[Saved data entries]
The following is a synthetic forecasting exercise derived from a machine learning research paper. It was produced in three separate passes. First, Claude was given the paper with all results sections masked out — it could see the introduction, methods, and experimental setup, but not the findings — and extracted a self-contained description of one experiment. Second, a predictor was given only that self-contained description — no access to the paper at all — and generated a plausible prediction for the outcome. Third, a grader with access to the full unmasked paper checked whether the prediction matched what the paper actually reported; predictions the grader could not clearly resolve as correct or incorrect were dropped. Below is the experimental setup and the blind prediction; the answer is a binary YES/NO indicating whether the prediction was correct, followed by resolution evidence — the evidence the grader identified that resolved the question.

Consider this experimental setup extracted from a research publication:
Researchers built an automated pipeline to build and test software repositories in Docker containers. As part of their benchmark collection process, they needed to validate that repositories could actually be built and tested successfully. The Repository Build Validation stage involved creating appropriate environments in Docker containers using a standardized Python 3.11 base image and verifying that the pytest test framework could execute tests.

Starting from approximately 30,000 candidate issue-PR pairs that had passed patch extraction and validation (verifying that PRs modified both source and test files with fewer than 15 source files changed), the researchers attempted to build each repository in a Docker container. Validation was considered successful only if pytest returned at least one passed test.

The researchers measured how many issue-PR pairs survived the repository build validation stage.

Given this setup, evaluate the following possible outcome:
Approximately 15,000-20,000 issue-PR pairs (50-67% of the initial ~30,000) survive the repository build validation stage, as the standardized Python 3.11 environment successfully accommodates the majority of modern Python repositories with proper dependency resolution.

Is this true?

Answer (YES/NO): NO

Problem statement: Give every record again, exactly as it reads.

Answer for this exercise:
The following is a synthetic forecasting exercise derived from a machine learning research paper. It was produced in three separate passes. First, Claude was given the paper with all results sections masked out — it could see the introduction, methods, and experimental setup, but not the findings — and extracted a self-contained description of one experiment. Second, a predictor was given only that self-contained description — no access to the paper at all — and generated a plausible prediction for the outcome. Third, a grader with access to the full unmasked paper checked whether the prediction matched what the paper actually reported; predictions the grader could not clearly resolve as correct or incorrect were dropped. Below is the experimental setup and the blind prediction; the answer is a binary YES/NO indicating whether the prediction was correct, followed by resolution evidence — the evidence the grader identified that resolved the question.

Consider this experimental setup extracted from a research publication:
Researchers built an automated pipeline to build and test software repositories in Docker containers. As part of their benchmark collection process, they needed to validate that repositories could actually be built and tested successfully. The Repository Build Validation stage involved creating appropriate environments in Docker containers using a standardized Python 3.11 base image and verifying that the pytest test framework could execute tests.

Starting from approximately 30,000 candidate issue-PR pairs that had passed patch extraction and validation (verifying that PRs modified both source and test files with fewer than 15 source files changed), the researchers attempted to build each repository in a Docker container. Validation was considered successful only if pytest returned at least one passed test.

The researchers measured how many issue-PR pairs survived the repository build validation stage.

Given this setup, evaluate the following possible outcome:
Approximately 15,000-20,000 issue-PR pairs (50-67% of the initial ~30,000) survive the repository build validation stage, as the standardized Python 3.11 environment successfully accommodates the majority of modern Python repositories with proper dependency resolution.

Is this true?

Answer (YES/NO): NO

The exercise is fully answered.